Dem Bones: Kutná Hora’s Bone Church (Part II)

For our second day in the Czech Republic, over coffee Mink and I figured out how to get to Kutná Hora to visit the Sedlac Ossuary. This is the bone church that Mink’s parents told us about when I had been in Vienna for less than a day and had been dreaming of going to since then.

“Bones” by Radiohead seems an appropriate song for this post, although it’s nowhere near dark enough to encompass the morbid concept of decorating an entire church with bleached human bones:

We figured out the train schedule, and then bought some lunch at the grocery store and hung out outside the train station for a while to people-watch – it’s where a city’s strangest folk seem to congregate, I’ve noticed. And then we took the one-hour train ride to see Kutná Hora, a beautiful little town – it’s worth reading the Wikipedia entry for the history of the place, since it’s fascinating.

Our first stop was, of course, the Sedlac Ossuary, the story of which is highly intriguing for anyone because of what motivated its creation, and not just for people with a morbid curiosity (namely me, in this case, but I think that everyone should consider the incredibly ephemeral nature of life once in a while to keep us humble).

The outside of the church is normal-looking enough:

Apart from the church itself, the visitors themselves were an interesting component of the experience – there were a bunch of punks who’d come in on motorcycles, dressed in full leather. Mink and I concluded that this was a punk/metalhead mecca of sorts, something punk grandparents tell their punk grandkids to go see when they have the chance because it’s so gothic-dark. Or something.

The cemetery outside of the church is innocuous and cheerful with its bright bouquets, and surprisingly small – I guess that’s why they ran out of space so quickly.

The nutshell version of the ossuary’s origins (according to Wikipedia, which is the only way I learn anything anymore, apparently): when an abbot returned to the church from the Holy Land in 1278 and sprinkled a handful of earth from there on the cemetery, it became the hip place to get buried, and people were clamouring for a spot. The Black Death in the 14th century upped that number of corpses substantially, and the ground was soon full – so they started to dig up the old skeletons in order to bury the fresher bodies. Consequently, the ossuary contains the bones of between 40,000 and 70,000 people. This is my favourite photo I took that day — there are huge, neatly stacked piles of skulls behind this row:

Photos cannot encompass the feeling this church imparts on its visitors, but here are some anyway. At the entryway, blurry because I was so excited:

Hanging bones.
··········
▶ GIVEN PROBLEM 1
In the records, take everything from the line containing "Which from among" down to the end of the records and write it out again, swapping "interlocking foam tile" for "rubber floor tile" and changing nothing else. Leave out the pictures.

▶ TASK INPUT
··········
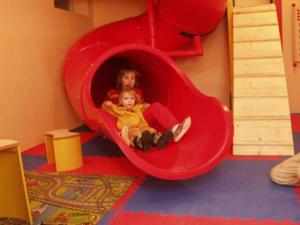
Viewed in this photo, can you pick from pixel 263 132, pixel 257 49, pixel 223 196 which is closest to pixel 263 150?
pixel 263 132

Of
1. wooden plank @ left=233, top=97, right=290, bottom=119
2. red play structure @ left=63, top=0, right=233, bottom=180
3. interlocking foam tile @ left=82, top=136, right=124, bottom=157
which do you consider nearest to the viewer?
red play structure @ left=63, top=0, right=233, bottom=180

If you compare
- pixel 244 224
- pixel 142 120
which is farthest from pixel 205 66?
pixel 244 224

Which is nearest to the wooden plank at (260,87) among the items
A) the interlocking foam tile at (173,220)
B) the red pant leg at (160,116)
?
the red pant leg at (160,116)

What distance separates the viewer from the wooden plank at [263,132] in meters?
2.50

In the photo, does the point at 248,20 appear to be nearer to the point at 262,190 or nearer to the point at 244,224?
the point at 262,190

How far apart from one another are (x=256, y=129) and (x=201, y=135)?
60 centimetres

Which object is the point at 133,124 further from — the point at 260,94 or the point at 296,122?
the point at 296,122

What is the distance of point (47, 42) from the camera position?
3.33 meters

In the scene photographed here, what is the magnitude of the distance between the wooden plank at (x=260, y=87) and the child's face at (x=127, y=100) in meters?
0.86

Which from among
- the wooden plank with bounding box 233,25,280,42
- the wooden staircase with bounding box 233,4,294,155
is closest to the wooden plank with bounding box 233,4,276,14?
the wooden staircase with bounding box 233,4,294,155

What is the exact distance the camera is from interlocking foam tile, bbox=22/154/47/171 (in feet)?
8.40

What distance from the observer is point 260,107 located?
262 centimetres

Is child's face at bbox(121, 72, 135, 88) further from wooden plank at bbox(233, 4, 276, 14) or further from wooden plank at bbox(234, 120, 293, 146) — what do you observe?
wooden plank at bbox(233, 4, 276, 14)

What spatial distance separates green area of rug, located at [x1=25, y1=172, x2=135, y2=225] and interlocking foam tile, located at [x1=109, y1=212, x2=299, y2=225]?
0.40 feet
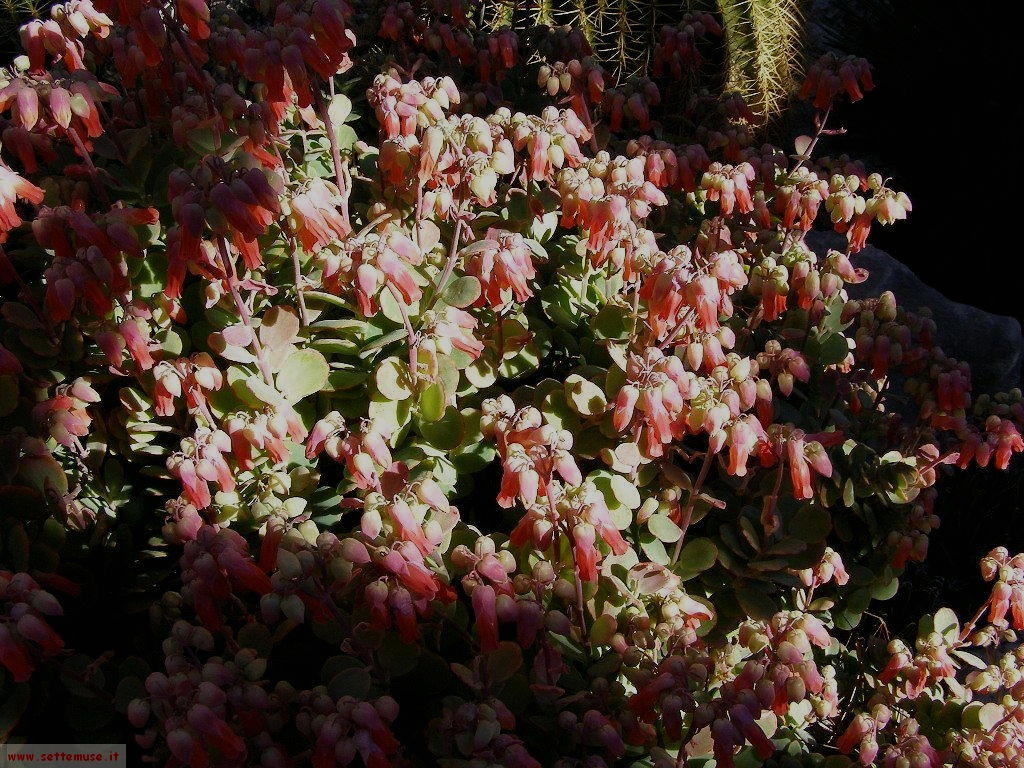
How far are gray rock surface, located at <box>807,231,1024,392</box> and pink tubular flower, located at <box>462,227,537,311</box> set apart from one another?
··········
▶ GIVEN PROBLEM 2
Repeat word for word everything in the post about Kutná Hora's bone church from "For our second" down to "to since then.".

▶ TASK ANSWER 1
Which from among
- the wooden plank with bounding box 233,25,280,42
- the wooden staircase with bounding box 233,4,294,155
is closest to the wooden plank with bounding box 233,4,276,14?
the wooden staircase with bounding box 233,4,294,155

What is the exact distance the camera is from rubber floor tile, bbox=22/154/47/171 (in feet)?
8.40

What distance from the observer is point 260,107 located?
262 centimetres

Is child's face at bbox(121, 72, 135, 88) further from wooden plank at bbox(233, 4, 276, 14) or further from wooden plank at bbox(234, 120, 293, 146) — what do you observe?
wooden plank at bbox(233, 4, 276, 14)

What spatial distance separates green area of rug, located at [x1=25, y1=172, x2=135, y2=225] and rubber floor tile, located at [x1=109, y1=212, x2=299, y2=225]?
0.40 feet
How far are gray rock surface, located at <box>807,231,1024,392</box> and pink tubular flower, located at <box>462,227,537,311</box> set apart from one another?

▶ TASK ANSWER 2
For our second day in the Czech Republic, over coffee Mink and I figured out how to get to Kutná Hora to visit the Sedlac Ossuary. This is the bone church that Mink’s parents told us about when I had been in Vienna for less than a day and had been dreaming of going to since then.